Reproduce word for word the lines of the listing below, starting at the line that contains "What distance lies between the spectator" and stopping after the last line of the listing.

[Rows taken from a spatial reasoning dataset]
##########

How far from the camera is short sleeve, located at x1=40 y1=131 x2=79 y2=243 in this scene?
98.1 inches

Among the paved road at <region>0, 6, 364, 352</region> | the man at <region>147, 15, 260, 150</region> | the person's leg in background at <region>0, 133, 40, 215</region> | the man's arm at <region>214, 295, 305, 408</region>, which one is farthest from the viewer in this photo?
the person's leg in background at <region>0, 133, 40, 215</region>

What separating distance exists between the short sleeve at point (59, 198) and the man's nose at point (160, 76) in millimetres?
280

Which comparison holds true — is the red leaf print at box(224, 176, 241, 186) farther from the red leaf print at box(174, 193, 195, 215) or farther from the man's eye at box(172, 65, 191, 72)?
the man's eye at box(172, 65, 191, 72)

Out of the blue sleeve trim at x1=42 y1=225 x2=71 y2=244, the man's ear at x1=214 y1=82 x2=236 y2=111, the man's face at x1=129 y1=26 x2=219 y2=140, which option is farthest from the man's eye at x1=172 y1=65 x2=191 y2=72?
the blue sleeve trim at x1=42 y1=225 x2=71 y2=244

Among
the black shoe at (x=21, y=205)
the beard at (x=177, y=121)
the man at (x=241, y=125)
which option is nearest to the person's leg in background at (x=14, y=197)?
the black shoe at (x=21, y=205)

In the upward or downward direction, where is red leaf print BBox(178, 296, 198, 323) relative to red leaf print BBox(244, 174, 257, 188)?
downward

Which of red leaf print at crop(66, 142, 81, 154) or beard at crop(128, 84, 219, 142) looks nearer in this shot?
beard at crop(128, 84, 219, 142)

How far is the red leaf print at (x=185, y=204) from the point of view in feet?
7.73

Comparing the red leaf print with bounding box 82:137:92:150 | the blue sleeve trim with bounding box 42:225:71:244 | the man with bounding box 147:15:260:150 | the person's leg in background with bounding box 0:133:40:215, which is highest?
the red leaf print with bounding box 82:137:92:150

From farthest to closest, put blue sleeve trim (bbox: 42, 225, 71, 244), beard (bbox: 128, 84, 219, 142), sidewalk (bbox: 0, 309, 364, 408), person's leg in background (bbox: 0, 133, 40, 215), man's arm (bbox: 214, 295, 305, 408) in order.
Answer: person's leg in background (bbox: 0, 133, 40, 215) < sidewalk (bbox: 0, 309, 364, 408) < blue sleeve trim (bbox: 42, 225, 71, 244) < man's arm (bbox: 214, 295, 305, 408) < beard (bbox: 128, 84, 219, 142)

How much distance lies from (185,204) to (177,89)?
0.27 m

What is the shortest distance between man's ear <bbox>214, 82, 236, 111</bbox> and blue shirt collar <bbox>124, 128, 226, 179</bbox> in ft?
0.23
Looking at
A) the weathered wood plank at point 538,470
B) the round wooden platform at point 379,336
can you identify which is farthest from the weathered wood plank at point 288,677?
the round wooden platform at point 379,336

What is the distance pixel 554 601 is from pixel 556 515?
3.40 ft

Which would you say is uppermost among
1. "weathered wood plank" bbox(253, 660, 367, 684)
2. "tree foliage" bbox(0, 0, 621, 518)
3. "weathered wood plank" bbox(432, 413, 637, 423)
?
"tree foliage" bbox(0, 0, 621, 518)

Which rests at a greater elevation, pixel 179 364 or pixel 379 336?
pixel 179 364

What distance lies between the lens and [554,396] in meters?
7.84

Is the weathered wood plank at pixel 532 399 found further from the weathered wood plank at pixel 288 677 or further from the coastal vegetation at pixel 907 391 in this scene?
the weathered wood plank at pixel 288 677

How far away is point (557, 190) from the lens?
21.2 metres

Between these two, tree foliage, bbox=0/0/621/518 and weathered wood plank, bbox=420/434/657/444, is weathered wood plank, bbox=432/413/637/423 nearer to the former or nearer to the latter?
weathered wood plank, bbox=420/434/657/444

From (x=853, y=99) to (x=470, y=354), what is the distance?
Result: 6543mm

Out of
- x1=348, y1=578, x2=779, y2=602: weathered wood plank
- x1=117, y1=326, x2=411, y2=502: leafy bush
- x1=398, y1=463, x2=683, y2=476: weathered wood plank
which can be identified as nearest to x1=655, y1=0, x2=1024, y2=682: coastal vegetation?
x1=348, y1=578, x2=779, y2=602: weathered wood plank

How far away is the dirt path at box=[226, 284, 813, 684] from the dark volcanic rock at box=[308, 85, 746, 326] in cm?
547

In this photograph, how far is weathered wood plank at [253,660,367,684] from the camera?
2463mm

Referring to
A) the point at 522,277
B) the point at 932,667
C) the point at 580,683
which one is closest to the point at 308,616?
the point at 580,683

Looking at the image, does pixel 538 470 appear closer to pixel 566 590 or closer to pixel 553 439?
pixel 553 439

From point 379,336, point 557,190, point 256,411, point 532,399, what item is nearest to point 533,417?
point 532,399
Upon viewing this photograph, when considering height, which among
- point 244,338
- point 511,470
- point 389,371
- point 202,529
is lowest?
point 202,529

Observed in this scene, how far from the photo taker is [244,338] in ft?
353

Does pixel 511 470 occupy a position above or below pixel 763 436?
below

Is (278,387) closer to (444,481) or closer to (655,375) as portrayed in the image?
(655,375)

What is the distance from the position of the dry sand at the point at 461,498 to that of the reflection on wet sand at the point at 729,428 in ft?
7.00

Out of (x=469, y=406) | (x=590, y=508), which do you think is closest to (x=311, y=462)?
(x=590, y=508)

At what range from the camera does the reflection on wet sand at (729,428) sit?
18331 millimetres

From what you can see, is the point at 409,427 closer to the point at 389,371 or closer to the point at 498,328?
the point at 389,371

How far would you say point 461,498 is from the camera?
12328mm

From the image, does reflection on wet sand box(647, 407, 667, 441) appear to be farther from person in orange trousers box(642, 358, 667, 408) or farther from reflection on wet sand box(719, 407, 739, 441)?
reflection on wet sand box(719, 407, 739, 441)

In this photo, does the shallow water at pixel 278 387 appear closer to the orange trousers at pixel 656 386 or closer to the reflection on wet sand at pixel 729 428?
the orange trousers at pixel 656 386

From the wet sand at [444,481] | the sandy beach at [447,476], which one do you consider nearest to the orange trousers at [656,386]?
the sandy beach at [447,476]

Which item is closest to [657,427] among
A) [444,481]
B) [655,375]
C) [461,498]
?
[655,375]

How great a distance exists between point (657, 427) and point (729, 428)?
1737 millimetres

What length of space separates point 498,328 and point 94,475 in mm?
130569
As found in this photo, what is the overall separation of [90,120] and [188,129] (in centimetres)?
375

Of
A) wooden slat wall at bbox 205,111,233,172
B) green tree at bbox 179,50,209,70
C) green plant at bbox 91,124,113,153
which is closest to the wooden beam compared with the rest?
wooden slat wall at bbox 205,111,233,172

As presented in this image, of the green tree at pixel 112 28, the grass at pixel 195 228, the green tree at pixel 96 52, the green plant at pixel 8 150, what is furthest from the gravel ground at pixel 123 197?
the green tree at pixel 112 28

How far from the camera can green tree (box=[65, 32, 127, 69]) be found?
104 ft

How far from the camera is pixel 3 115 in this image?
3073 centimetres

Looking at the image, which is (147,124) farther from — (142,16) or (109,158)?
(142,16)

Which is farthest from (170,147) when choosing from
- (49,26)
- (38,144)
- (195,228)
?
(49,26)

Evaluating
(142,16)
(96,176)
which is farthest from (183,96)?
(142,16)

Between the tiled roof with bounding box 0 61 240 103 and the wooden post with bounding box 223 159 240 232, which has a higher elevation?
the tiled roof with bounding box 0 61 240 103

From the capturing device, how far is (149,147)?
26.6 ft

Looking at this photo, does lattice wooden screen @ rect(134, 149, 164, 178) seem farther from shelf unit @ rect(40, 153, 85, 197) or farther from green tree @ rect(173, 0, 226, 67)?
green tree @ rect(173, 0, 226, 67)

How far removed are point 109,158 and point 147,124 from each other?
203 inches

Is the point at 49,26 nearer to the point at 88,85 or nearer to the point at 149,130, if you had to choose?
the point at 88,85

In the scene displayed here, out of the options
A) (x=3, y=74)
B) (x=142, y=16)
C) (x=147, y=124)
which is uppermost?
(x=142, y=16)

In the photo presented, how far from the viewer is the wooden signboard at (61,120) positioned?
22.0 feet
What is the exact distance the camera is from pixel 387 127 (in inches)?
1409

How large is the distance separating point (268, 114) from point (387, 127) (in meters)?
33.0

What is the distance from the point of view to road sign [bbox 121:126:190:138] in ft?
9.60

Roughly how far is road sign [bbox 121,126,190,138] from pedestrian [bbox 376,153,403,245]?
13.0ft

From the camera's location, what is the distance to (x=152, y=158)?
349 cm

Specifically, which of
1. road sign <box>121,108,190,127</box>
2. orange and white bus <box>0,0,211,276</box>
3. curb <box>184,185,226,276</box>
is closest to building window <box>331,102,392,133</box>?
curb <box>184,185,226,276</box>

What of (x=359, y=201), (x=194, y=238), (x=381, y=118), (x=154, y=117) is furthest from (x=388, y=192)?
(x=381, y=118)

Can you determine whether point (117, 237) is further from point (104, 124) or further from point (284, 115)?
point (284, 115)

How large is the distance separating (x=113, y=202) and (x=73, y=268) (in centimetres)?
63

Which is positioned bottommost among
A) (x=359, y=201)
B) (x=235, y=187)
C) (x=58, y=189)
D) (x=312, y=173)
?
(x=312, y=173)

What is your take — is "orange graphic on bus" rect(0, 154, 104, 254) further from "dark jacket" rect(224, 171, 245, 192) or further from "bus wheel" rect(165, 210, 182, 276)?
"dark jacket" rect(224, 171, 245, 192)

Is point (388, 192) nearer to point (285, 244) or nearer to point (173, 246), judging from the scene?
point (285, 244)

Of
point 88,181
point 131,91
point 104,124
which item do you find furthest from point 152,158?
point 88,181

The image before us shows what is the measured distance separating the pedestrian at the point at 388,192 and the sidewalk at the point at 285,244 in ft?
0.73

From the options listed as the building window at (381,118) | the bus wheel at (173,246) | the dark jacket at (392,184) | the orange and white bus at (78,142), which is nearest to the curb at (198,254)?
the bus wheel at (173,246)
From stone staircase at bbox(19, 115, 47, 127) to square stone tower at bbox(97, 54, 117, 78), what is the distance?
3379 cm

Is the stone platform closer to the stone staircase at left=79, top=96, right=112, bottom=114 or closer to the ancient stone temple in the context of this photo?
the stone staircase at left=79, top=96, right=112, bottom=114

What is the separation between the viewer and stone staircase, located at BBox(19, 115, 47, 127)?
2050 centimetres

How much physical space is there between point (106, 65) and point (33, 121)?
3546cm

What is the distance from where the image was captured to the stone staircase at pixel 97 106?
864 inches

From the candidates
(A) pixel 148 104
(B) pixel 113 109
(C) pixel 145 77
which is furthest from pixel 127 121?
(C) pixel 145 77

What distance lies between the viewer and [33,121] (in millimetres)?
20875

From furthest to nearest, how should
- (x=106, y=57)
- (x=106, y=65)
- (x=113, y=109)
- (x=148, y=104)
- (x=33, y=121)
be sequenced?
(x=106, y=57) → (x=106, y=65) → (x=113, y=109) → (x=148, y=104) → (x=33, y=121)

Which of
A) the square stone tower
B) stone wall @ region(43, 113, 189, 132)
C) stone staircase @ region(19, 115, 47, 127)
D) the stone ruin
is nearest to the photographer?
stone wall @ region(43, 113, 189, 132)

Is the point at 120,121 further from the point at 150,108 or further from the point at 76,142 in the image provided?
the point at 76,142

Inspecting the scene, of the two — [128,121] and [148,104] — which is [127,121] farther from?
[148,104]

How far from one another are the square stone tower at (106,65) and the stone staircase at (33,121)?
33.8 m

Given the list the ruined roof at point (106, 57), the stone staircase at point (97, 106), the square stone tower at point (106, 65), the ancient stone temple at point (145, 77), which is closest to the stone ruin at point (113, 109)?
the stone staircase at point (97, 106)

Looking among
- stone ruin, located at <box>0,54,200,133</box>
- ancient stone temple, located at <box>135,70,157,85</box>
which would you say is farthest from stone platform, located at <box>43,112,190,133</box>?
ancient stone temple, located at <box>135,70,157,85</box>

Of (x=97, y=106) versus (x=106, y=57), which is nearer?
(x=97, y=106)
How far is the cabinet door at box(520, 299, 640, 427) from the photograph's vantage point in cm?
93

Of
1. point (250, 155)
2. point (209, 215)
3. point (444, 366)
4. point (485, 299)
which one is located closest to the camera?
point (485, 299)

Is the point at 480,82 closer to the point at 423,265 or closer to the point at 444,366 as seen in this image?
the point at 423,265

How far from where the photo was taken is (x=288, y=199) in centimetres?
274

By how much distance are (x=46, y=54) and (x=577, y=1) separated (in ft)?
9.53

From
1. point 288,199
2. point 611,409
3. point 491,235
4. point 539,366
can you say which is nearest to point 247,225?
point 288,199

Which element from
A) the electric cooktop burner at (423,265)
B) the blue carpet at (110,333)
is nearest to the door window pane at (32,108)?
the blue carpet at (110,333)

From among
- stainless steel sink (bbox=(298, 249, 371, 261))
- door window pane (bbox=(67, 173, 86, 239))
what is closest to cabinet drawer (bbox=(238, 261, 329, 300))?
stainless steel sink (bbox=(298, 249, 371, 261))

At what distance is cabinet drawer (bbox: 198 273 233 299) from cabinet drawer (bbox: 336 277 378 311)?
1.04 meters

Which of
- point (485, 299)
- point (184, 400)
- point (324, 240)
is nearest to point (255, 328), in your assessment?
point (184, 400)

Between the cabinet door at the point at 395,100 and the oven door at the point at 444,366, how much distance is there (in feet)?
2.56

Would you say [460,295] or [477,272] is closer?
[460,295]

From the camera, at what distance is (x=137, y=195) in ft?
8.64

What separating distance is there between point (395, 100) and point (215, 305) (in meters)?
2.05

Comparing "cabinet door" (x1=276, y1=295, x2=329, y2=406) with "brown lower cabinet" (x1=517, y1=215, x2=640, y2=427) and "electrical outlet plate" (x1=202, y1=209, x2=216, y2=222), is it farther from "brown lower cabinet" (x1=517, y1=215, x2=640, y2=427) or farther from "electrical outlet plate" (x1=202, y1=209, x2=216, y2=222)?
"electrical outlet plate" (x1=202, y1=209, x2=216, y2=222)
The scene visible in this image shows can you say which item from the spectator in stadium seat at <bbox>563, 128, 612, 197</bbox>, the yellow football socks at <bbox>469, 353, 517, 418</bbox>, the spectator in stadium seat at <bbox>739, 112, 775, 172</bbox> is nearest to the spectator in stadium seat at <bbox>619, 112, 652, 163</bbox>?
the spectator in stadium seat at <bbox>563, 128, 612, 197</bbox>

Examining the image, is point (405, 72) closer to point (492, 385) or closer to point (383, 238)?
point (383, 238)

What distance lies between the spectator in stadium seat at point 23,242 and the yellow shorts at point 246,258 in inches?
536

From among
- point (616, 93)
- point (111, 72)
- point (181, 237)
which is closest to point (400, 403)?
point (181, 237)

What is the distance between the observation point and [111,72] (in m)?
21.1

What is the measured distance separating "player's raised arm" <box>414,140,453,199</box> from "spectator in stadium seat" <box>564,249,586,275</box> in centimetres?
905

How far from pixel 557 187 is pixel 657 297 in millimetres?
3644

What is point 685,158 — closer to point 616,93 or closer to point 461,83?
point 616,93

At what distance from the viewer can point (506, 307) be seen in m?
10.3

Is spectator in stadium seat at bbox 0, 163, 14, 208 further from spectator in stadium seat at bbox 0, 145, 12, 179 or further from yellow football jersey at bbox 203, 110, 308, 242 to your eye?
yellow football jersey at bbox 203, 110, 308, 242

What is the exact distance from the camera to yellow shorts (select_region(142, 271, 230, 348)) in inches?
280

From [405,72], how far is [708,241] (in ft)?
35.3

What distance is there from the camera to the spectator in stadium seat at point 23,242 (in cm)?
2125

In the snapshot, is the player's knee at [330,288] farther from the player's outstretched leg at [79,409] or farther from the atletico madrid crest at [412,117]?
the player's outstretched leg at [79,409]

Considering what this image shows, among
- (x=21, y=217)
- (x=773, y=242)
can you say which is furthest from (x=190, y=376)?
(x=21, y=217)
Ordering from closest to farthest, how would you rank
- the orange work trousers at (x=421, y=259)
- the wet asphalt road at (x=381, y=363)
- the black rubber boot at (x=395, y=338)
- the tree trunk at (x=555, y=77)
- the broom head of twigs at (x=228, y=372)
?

##########

Expected answer:
What distance lies between the spectator in stadium seat at point 23,242 and the yellow shorts at point 246,258 in inches?
536

From among
- point (616, 93)
- point (111, 72)
- point (181, 237)
which is closest to point (400, 403)?
point (181, 237)

What is the distance between the observation point and [111,72] (in m)?
21.1

What is the measured distance separating "player's raised arm" <box>414,140,453,199</box> from "spectator in stadium seat" <box>564,249,586,275</box> in centimetres?
905

How far from pixel 557 187 is pixel 657 297 in millimetres?
3644

What is point 685,158 — closer to point 616,93 or closer to point 461,83?
point 616,93

At what distance from the viewer can point (506, 307) be seen in m?
10.3

Is spectator in stadium seat at bbox 0, 163, 14, 208 further from spectator in stadium seat at bbox 0, 145, 12, 179 or further from yellow football jersey at bbox 203, 110, 308, 242 to your eye?
yellow football jersey at bbox 203, 110, 308, 242

What is the exact distance from the camera to yellow shorts (select_region(142, 271, 230, 348)) in inches?
280

From [405,72], how far is [708,241] (in ft)?
35.3

What distance is there from the camera to the spectator in stadium seat at point 23,242 (in cm)?
2125

In the snapshot, is the player's knee at [330,288] farther from the player's outstretched leg at [79,409] or farther from the atletico madrid crest at [412,117]?
the player's outstretched leg at [79,409]

Considering what this image shows, among
- (x=21, y=217)
- (x=773, y=242)
can you say which is furthest from (x=190, y=376)?
(x=21, y=217)
Ordering from closest to farthest, how would you rank
- the orange work trousers at (x=421, y=259)
- the wet asphalt road at (x=381, y=363)
- the black rubber boot at (x=395, y=338)
- the tree trunk at (x=555, y=77)
- the broom head of twigs at (x=228, y=372)
?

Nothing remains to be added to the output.